Stated task>
Copy verbatim every line of the material from the line containing "How much distance" through the final line, both inclusive.

# Start of Record excerpts

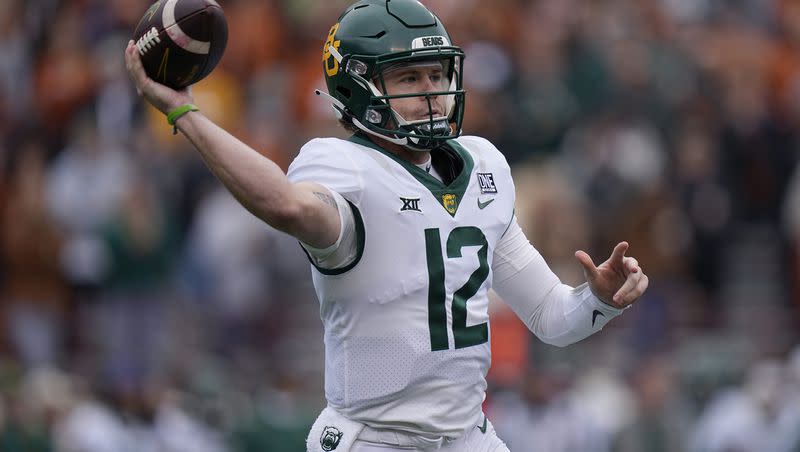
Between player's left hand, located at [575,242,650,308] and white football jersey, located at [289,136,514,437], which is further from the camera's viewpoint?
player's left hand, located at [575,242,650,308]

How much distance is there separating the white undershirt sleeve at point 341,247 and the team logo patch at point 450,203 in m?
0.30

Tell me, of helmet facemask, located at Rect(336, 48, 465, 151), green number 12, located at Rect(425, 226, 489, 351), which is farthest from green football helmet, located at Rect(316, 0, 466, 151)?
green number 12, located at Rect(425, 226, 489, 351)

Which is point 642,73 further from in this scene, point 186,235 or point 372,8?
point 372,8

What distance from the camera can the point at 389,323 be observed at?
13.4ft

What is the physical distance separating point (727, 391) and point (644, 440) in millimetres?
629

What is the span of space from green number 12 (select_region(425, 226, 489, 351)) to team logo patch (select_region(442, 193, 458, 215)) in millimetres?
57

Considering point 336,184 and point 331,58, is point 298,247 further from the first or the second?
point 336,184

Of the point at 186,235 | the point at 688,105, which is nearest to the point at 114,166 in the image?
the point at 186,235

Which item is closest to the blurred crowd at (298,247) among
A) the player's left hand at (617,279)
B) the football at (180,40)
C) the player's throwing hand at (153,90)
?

# End of Record excerpts

Output below>
How much distance is there separating the white undershirt sleeve at point 341,247 and the team logo patch at point 450,203 in m?
0.30

Tell me, of helmet facemask, located at Rect(336, 48, 465, 151), green number 12, located at Rect(425, 226, 489, 351), which is farthest from green football helmet, located at Rect(316, 0, 466, 151)?
green number 12, located at Rect(425, 226, 489, 351)

Which is point 642,73 further from in this scene, point 186,235 or point 372,8?
point 372,8

What distance from the camera can the point at 389,323 be observed at?
13.4ft

What is the physical distance separating point (727, 391) and point (644, 440) in millimetres?
629

What is the span of space from green number 12 (select_region(425, 226, 489, 351)) to team logo patch (select_region(442, 193, 458, 215)) in millimetres?
57

Considering point 336,184 and point 331,58, is point 298,247 further from the first or the second?
point 336,184

Of the point at 186,235 | the point at 688,105, which is nearest to the point at 114,166 in the image?
the point at 186,235

Which item is closest to the blurred crowd at (298,247) among
A) the player's left hand at (617,279)
B) the football at (180,40)
C) the player's throwing hand at (153,90)
?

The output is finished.